School starts for most kids next week – here’s what to know for the transition
On a warm Wednesday afternoon at Riverfront Park, parents were soaking in the sun while their children were getting soaked in the Rotary Fountain.
Just feet away at the Looff Carrousel, more kids were holding tight to their mounts – and the last days of summer, down to a handful.
For most students in Spokane, school begins next week, meaning new friends, new lessons and new routines.
It also inevitably means new sources of stress, from too few bathrooms before the first bell to the wrong condiments for junior’s favorite sandwich.
And oh, yeah: When does the school bus arrive?
“We’re going to have to get back in the swing of things,” said Sarah Welch, of Spokane, who was walking past the fountain with her 6-year-old twins, Oren and Kai.
A home-school family, the Welches aren’t fretting over bus schedules. But beginning next month, they’ll be on a fixed schedule.
“And we’re going to have a little less play time,” Oren said.

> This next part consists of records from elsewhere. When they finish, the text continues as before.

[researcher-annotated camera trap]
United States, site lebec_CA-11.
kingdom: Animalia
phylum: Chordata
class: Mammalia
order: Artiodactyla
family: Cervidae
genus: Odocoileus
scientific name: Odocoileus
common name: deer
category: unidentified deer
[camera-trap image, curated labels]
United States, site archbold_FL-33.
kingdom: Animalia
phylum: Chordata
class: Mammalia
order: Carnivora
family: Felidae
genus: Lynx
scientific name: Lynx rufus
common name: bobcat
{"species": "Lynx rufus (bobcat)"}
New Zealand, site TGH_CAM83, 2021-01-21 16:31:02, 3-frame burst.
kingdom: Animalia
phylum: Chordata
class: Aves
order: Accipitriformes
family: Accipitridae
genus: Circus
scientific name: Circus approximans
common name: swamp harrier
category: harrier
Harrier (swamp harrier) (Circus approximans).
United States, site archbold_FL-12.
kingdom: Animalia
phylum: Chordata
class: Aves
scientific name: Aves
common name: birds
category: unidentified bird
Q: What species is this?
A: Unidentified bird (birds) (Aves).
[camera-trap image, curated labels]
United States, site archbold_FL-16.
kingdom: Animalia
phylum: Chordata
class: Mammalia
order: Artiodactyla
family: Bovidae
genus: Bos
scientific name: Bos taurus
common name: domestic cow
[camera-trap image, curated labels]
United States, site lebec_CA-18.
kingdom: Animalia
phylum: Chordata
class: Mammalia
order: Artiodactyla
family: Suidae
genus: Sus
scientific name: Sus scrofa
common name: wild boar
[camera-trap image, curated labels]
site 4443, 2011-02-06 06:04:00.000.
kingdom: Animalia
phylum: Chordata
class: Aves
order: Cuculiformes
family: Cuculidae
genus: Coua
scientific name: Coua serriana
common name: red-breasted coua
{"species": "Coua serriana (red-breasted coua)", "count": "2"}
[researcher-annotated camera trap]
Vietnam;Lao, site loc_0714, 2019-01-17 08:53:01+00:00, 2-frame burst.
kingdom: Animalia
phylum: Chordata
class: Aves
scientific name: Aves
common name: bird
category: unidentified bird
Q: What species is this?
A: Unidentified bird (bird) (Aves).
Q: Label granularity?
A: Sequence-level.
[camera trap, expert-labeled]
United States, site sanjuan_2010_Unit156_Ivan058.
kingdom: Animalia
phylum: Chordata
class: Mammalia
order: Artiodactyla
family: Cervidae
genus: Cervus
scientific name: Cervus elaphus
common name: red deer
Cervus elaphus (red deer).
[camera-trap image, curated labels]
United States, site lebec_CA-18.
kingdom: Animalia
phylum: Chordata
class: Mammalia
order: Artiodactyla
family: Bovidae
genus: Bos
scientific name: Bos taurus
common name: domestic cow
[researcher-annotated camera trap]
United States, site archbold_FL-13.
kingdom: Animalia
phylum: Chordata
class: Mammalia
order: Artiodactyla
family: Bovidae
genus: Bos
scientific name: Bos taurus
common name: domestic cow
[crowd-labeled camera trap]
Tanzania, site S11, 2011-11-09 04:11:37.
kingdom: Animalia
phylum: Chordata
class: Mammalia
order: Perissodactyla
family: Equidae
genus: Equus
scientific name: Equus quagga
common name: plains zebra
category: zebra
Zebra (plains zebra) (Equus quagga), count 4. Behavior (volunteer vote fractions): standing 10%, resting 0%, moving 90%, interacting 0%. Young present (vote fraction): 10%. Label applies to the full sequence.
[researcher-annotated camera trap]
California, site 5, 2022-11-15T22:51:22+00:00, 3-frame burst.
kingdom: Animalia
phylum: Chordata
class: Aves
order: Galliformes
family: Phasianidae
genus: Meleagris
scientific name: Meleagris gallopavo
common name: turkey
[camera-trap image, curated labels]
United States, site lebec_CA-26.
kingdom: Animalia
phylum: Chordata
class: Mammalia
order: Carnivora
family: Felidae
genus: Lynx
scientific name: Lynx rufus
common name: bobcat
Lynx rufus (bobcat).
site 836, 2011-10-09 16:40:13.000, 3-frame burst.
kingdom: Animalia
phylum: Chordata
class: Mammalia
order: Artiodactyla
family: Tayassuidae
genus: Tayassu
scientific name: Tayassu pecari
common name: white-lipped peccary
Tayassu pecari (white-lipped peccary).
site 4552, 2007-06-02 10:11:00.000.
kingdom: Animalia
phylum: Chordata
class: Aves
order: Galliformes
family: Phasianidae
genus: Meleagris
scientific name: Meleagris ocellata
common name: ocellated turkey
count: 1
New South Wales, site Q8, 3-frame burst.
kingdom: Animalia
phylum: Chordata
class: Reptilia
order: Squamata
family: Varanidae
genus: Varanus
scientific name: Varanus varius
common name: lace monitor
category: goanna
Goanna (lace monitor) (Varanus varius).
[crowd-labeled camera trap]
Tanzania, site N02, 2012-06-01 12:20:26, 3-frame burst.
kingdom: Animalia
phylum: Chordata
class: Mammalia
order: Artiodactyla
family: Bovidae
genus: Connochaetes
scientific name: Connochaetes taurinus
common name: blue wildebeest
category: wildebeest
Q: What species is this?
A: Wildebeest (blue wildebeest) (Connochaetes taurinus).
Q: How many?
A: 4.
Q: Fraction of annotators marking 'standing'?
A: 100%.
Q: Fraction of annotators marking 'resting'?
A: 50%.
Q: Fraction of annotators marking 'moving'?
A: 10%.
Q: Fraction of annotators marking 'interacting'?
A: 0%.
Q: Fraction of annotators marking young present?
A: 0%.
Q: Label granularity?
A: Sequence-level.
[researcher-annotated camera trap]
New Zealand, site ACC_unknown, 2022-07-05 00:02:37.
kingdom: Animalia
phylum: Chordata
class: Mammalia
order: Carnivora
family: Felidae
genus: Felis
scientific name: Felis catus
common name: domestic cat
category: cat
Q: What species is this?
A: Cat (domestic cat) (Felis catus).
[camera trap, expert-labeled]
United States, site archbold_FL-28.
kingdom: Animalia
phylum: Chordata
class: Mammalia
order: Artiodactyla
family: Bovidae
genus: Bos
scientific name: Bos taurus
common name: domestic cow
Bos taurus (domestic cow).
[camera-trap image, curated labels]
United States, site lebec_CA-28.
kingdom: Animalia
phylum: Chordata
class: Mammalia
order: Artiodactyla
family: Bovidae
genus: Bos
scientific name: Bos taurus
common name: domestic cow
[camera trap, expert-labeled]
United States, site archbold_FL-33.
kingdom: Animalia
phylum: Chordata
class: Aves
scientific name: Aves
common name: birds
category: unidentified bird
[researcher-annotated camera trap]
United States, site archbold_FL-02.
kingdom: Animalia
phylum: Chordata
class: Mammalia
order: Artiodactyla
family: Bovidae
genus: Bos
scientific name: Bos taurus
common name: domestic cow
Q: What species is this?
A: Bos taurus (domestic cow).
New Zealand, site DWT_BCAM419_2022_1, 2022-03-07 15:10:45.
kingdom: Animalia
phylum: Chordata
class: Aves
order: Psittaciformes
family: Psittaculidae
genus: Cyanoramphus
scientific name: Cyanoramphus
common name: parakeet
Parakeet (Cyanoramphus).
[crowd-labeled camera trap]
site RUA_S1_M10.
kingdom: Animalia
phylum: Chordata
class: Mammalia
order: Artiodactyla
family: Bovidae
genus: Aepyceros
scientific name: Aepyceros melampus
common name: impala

The key to success is a well-defined, well-explained transition.
“To help your child be successful, discuss what her morning routine will look like during the school year,” said Dr. D’Arcy Lyness for Kidshealth.org.
“This way, your child knows what will be happening and has clear expectations that are valuable to her under the time pressure of getting ready for school,” Lyness said.
A successful school day begins the previous night, said Lyness, who added that “setting time limits can be a great way to put a boundary around the winding down time that they need each evening.”
However, some families are ready to hit the school year running.
After months of trying, Spokane resident Dominika Piastucha and her 12-year-old son, Rafael, finally made it to Riverfront Park on Wednesday.
“This was a day I wanted to enjoy with him for the first time this summer,” Dominika said. “We’ve had sports all summer long.”
Like many children, Rafael, a football lineman, has been on a rigid schedule all summer.
“I’m ready to go back,” said Rafael, whose biggest transition will be from the private All Saints Catholic School to sixth grade at Hamblen Elementary.
“I’m excited,” said Rafael, who as an athlete is ahead of the game when it comes to transitioning to fall. He’s up early and getting plenty of fluids.
That’s one of the biggest keys to success, said Rebecca Doughty, director of health services for Spokane Public Schools.
“Drink plenty of water and eat healthy meals,” Doughty said. “It will still be hot the first month of school, and kids forget to stay hydrated during the school day.
“Also, getting up a little earlier each day and heading to bed a little earlier each night will make those first days of school much easier.”